FeatureDescriptionStatus
VRRP FailoverVirtual IP failover between nodes. Sub-second switchover for critical services.Beta
VM Auto-RestartIf a node fails, its VMs restart on surviving nodes automatically. Priority-based ordering.Beta
Live MigrationMove running VMs between nodes with zero downtime for planned maintenance.Beta
Storage MigrationRelocate VM storage between pools or nodes without shutting down the VM.Planned
Maintenance ModeDrain a node of all workloads before maintenance. One click, zero downtime.Beta
Self-HealingAutomatic recovery from detected failures. Failed services restart, failed nodes are fenced.Beta
FencingIPMI/iLO-based node fencing ensures failed nodes are definitively shut down before recovery begins. No split-brain data corruption.Beta
Split-Brain PreventionQuorum-based decisions prevent both halves of a partition from operating independently. Configurable quorum policies.Beta
Health MonitoringContinuous health checks across all nodes and services. Failure detection in seconds.Beta
Affinity RulesControl VM placement: keep VMs together, keep them apart, prefer specific nodes.Planned

How Failover Works

  1. Detection: Health monitoring detects a node failure (missed heartbeats, failed health checks)
  2. Fencing: The failed node is fenced via IPMI/iLO to ensure it’s truly down — no assumptions
  3. Recovery: VMs from the failed node are restarted on surviving nodes based on priority and resource availability
  4. Storage: The Storage Scale automatically begins reconstructing any data that was on the failed node’s disks

The entire sequence — detection through recovery — completes in under a minute for most configurations. No human intervention required.

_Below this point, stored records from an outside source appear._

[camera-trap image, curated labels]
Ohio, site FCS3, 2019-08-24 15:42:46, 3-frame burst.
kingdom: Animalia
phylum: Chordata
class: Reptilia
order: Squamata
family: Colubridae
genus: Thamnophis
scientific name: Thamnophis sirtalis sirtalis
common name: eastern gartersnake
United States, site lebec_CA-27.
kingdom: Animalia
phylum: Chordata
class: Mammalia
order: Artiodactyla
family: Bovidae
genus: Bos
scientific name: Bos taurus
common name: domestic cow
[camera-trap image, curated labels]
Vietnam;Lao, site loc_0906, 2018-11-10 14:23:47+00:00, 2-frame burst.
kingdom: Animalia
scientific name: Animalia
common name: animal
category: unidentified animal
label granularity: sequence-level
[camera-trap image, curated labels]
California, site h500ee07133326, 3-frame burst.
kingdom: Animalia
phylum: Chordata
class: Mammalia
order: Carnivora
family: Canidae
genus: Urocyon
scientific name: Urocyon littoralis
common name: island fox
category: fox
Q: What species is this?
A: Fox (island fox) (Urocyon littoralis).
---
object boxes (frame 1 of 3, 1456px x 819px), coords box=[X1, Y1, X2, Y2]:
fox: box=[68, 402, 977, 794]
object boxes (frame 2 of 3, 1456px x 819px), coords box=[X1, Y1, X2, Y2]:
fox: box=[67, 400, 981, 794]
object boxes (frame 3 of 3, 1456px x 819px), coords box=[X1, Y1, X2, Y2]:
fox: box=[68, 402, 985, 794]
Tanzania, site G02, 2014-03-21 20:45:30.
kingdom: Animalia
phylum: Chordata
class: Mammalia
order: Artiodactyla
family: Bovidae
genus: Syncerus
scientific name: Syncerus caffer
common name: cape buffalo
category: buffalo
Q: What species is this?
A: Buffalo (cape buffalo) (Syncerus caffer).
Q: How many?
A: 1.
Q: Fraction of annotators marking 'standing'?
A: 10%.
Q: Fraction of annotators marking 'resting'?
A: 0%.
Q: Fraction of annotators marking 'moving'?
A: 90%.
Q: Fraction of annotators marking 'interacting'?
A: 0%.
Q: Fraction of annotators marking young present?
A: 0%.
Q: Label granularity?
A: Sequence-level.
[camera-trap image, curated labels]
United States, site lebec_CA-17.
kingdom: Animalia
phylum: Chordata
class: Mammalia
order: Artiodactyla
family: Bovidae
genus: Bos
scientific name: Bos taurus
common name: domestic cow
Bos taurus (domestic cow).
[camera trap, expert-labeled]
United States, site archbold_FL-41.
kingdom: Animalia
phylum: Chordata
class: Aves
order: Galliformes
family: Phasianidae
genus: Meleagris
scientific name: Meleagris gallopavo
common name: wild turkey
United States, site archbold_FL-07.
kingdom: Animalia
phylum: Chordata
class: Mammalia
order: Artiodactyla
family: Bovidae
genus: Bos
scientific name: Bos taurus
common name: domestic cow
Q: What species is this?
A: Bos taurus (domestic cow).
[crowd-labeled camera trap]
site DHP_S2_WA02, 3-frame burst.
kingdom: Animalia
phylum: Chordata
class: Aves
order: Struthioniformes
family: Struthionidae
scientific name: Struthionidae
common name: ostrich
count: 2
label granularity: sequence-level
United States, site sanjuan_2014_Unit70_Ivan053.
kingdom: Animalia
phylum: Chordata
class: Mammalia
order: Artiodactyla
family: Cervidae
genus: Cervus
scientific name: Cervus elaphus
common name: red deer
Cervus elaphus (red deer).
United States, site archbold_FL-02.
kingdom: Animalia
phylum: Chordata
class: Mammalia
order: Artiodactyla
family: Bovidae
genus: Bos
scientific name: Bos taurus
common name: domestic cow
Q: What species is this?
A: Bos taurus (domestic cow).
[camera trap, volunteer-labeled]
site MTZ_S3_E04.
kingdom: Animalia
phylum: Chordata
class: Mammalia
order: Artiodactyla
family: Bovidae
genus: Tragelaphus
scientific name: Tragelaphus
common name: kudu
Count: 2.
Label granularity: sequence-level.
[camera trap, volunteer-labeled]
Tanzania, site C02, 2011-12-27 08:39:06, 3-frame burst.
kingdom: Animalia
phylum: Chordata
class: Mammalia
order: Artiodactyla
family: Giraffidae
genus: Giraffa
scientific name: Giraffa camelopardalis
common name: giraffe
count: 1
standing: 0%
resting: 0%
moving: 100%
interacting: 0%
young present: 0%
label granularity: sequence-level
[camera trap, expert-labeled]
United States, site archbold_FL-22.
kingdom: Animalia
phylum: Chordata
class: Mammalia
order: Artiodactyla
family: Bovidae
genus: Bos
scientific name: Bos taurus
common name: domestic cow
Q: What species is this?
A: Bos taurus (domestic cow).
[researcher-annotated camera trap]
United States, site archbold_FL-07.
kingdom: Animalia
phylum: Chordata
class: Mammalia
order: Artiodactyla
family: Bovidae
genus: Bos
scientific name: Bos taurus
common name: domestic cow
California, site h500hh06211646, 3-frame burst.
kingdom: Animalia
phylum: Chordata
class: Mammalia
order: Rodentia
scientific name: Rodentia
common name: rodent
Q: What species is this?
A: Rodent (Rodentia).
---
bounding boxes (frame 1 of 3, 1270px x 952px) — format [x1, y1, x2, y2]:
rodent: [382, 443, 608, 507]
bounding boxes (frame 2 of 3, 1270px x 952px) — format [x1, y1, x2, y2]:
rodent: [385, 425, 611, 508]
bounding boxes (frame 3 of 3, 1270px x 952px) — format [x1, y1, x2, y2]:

Maintenance Without Downtime

When you need to patch, upgrade, or replace hardware:

  1. Put the node in maintenance mode
  2. All VMs live-migrate to other nodes (zero downtime)
  3. Perform maintenance
  4. Exit maintenance mode
  5. VMs can migrate back (or stay where they are — the scheduler optimises placement)

This is routine, not exceptional. Tophan is designed to be maintained without maintenance windows.